Resveratrol inhibits plasma membrane Ca2+-ATPase inducing an increase in cytoplasmic calcium

Plasma membrane Ca2+-ATPase (PMCA) plays a vital role in maintaining cytosolic calcium concentration ([Ca2+]i). Given that many diseases have modified PMCA expression and activity, PMCA is an important potential target for therapeutic treatment. This study demonstrates that the non-toxic, naturally-occurring polyphenol resveratrol (RES) induces increases in [Ca2+]i via PMCA inhibition in primary dermal fibroblasts and MDA-MB-231 breast cancer cells.
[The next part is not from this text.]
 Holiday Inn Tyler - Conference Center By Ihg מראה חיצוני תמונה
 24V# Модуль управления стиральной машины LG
Our results also illustrate that RES and the fluorescent intracellular calcium indicator Fura-2, are compatible for simultaneous use, in contrast to previous studies, which indicated that RES modulates the Fura-2 fluorescence independent of calcium concentration. Because RES has been identified as a PMCA inhibitor, further studies may be conducted to develop more specific PMCA inhibitors from RES derivatives for potential therapeutic use.
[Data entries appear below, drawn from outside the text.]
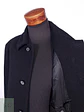 Abrigo Jos A Bank Negro 100% Lana Talla XL - Miniatura 7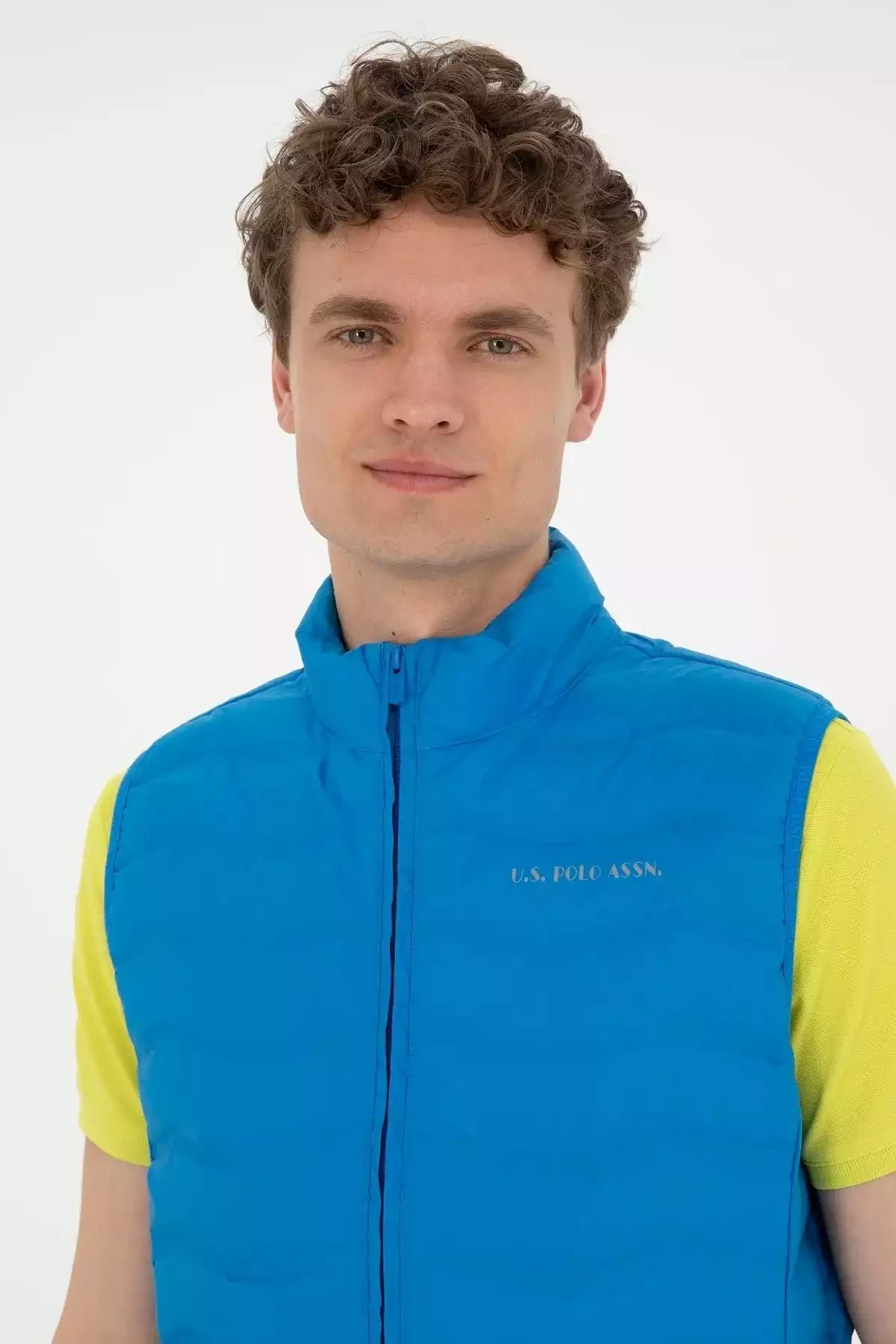 جلیقه مردانه برند U.S. Polo Assn. کد 1753317677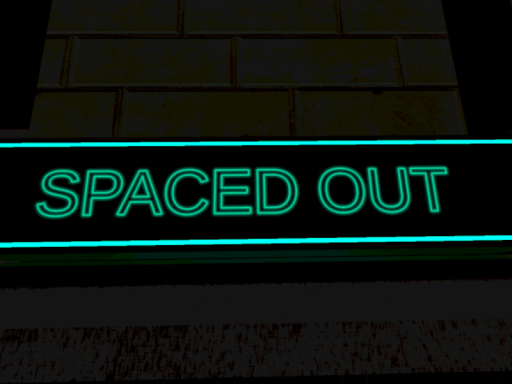 Spaced Out WIP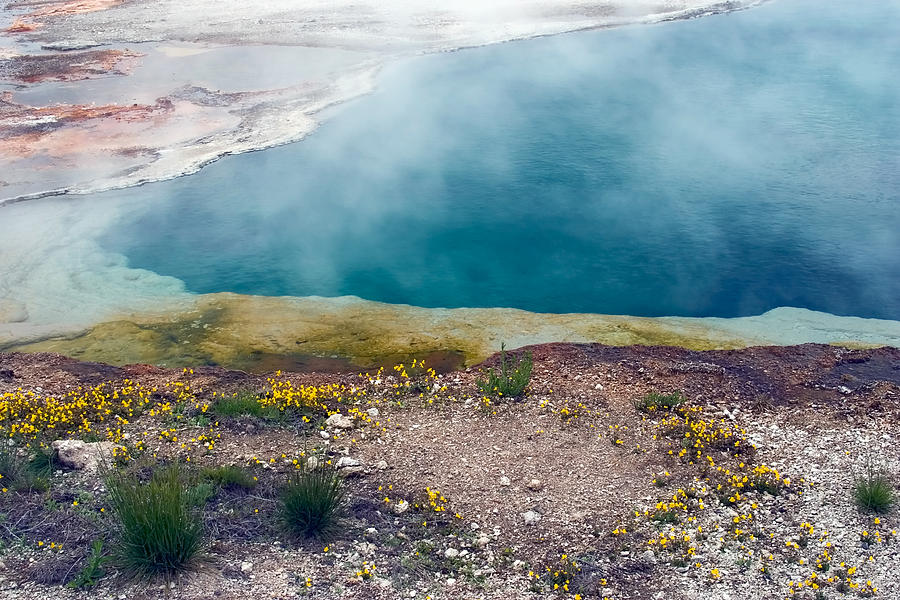 Abyss Pool Photograph by Jennifer Richards - Pixels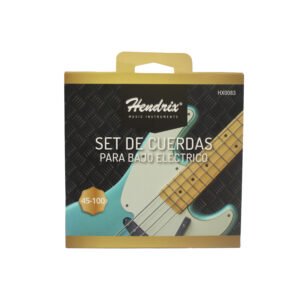 JUEGO DE CUERDAS PARA BAJO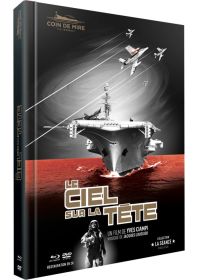 Le Ciel sur la tête (Édition Mediabook limitée et numérotée - Blu-ray + DVD + Livret -) - Blu-ray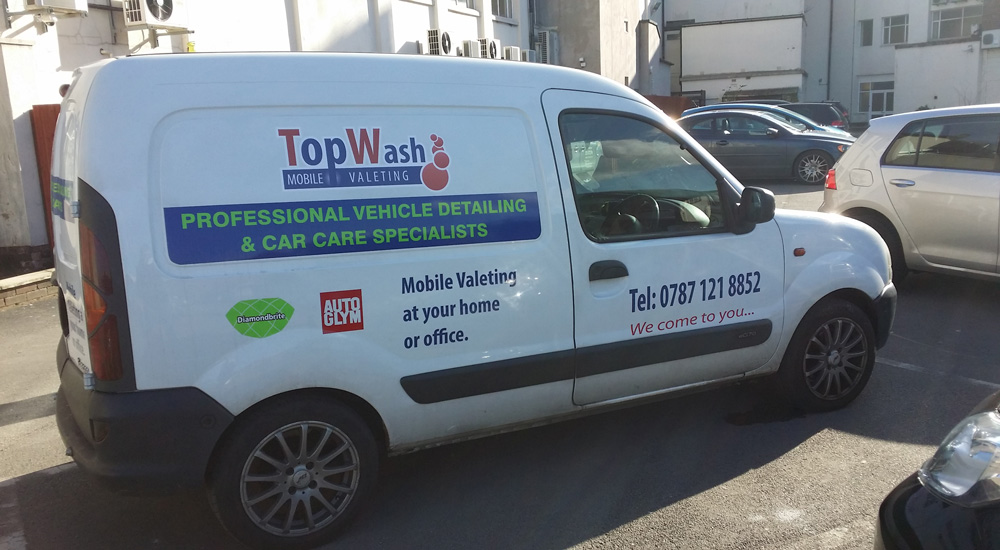 Vehicle 8 - Sign Company Luton | Professional Signage Company in Luton - Blogs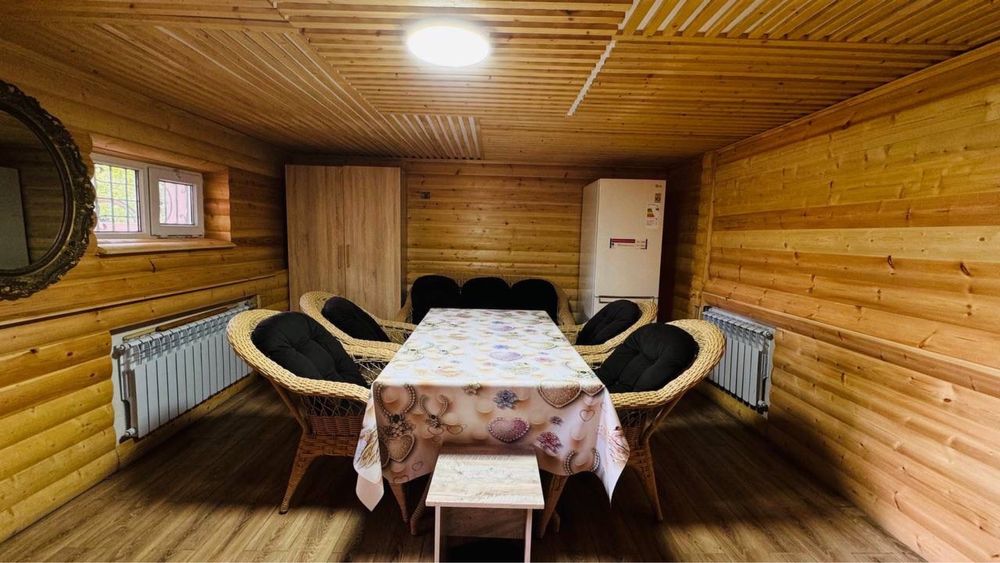 Коттедж бургулюк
The Effects of 4′-Esterified Resveratrol Derivatives on Calcium Dynamics in Breast Cancer Cells

Triple-negative breast cancer is a highly aggressive subtype of breast cancer. Frequently, breast cancer cells modulate their calcium signaling pathways to optimize growth. Unique calcium pathways in breast cancer cells could serve as a way to target tumorigenic cells without affecting normal tissue. Resveratrol has previously been shown to activate calcium signaling pathways. We use cell viability, single-cell calcium microscopy, and RT-PCR assays to determine the activity and mechanism of three different 4′-esterified resveratrol derivatives. We demonstrate that two of the derivatives reduce cell viability more effectively than resveratrol in MDA-MB-231 human breast cancer cells. The derivatives also activate similar pro-apoptotic calcium signaling pathways. In particular, the pivalated and butyrated resveratrol derivatives are intriguing putative chemotherapeutics because they are more effective at decreasing cell viability in vitro and inhibiting the plasma membrane Ca2+-ATPase, a protein that is often modulated in breast cancer.

Application of Mixture Design Response Surface Methodology for Combination Chemotherapy in PC-3 Human Prostate Cancer Cells

Combining chemotherapeutics to treat malignant tumors has been shown to be effective in preventing drug resistance, tumor recurrence, and reducing tumor size. We modeled combination drug therapy in PC-3 human prostate cancer cells using mixture design response surface methodology (MDRSM), a statistical technique designed to optimize compositions that we applied in a novel manner to design combinations of chemotherapeutics. Conventional chemotherapeutics (mitoxantrone, cabazitaxel, and docetaxel) and natural bioactive compounds (resveratrol, piperlongumine, and flavopiridol) were used in 12 different combinations containing three drugs at varying concentrations. Cell viability and cell cycle data were collected and used to plot response surfaces in MDRSM that identified the most effective concentrations of each drug in combination. MDRSM allows for extrapolation of data from three or more compounds in variable ratio combinations, unlike the Chou-Talalay method. MDRSM combinations were compared with combination index data from the Chou-Talalay method and were found to coincide. We propose MDRSM as an effective tool in devising combination treatments that can improve treatment effectiveness and increase treatment personalization, because MDRSM measures effectiveness rather than synergism, potentiation, or antagonism.